Move the factor a^2 through and integrate phi out (since the integrand does not depend on it) to give,\[2\pi a^2\int\limits_{0}^{\pi}e^{a \cos \theta} d \theta\]

Answer 10

sorry, should be\[2 \pi a^2 \int\limits_{0}^{\pi}e^{a \cos \theta}\sin \theta d \theta\]

Answer 11

Recognizing that the derivation of cos(theta) is -sin(theta), you can assume the substitution, \[u = a \cos \theta \rightarrow du = -a \sin \theta d \theta \rightarrow \sin \theta d \theta = -\frac{du}{a}\]so that the integral becomes, \[2\pi a^2 \int\limits_{u_1}^{u_2}e^u \left( -\frac{du}{a} \right)=-2\pi a \int\limits_{u_1}^{u_2}e^udu=-2\pi a \left[ e^u \right]^{u_1}_{u_2}\]\[=-2\pi a \left[ e^{a \cos \theta} \right]^{\pi}_{0}=-2\pi a (e^{-a}-1)=2 \pi a (1-e^{-a})\]

Answer 12

Thank you again Lokisan. My only question is regarding treating r as constant a. Normally when I do integrals over volumes, I set them up as triple integrals, so here I would try to integrate between 0 and a for dr. Could you explain to me why it's valid to just treat r as a constant in this case?

Answer 13

Yep. r is constant because you're integrating over the surface of a sphere AND *conveniently* using spherical polar coordinates.

The surface integral is such that you're integrating your function over a surface, meaning you're taking values *from* that surface to plug into you function which you then integrate.

Remember, in school, you integrate over the real line - you're taking values *from* that line to put into your function which you then integrate.

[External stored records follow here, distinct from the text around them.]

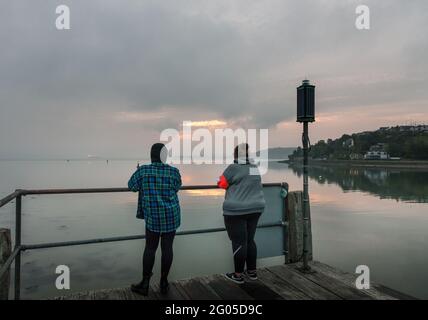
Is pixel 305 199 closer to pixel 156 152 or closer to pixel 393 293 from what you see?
pixel 393 293

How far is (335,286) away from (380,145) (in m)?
154

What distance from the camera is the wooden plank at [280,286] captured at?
3.65 meters

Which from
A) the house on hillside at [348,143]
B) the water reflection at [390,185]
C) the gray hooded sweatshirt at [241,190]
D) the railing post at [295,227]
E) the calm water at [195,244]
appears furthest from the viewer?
the house on hillside at [348,143]

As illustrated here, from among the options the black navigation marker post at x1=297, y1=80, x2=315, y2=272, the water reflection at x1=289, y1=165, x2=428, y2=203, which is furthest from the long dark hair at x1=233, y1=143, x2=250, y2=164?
the water reflection at x1=289, y1=165, x2=428, y2=203

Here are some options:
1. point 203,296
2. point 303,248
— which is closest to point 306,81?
point 303,248

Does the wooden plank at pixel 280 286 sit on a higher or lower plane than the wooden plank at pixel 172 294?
lower

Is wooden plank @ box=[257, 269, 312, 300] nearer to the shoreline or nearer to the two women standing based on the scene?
the two women standing

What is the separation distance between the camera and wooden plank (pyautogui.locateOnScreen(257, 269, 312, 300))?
3.65m

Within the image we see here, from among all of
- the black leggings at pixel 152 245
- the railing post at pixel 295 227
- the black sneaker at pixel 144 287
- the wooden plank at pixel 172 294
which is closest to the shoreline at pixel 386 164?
the railing post at pixel 295 227

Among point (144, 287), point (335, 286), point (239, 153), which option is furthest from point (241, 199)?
point (335, 286)

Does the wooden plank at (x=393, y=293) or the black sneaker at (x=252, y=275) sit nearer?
the wooden plank at (x=393, y=293)

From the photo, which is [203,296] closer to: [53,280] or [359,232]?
[53,280]

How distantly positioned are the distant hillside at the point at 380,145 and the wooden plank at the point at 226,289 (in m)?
106

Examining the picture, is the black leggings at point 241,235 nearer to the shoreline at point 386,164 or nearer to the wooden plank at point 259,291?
the wooden plank at point 259,291
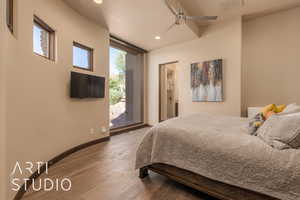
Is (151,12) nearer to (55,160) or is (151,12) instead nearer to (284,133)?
(284,133)

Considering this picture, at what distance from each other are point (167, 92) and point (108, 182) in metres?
4.55

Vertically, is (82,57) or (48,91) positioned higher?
(82,57)

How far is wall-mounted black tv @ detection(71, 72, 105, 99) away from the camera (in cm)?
257

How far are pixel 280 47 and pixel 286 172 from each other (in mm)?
3513

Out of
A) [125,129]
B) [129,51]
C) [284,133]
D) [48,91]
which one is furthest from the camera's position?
[129,51]

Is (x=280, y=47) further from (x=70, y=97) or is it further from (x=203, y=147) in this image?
(x=70, y=97)

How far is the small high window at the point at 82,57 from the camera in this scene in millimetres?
2841

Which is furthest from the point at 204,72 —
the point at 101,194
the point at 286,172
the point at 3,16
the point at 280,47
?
the point at 3,16

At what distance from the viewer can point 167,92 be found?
5.89m

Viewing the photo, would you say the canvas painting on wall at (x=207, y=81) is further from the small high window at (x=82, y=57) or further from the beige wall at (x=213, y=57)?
the small high window at (x=82, y=57)

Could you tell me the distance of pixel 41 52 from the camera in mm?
2092

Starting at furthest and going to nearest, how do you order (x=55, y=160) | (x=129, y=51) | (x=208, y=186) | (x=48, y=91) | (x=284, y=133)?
1. (x=129, y=51)
2. (x=55, y=160)
3. (x=48, y=91)
4. (x=208, y=186)
5. (x=284, y=133)

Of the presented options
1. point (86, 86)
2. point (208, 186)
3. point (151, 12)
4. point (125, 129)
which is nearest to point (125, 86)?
point (125, 129)

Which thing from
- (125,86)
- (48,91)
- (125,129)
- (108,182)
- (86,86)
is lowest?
(108,182)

Here, the values you plugged in came from a sphere or radius a AND you were working in a convenient system in which, as you moved theta and phi, keeping a constant allowed you to stay on the surface that would feed your function.

Is that clearer...lol?

Answer 14

'sphere *of* radius a' ... it should read.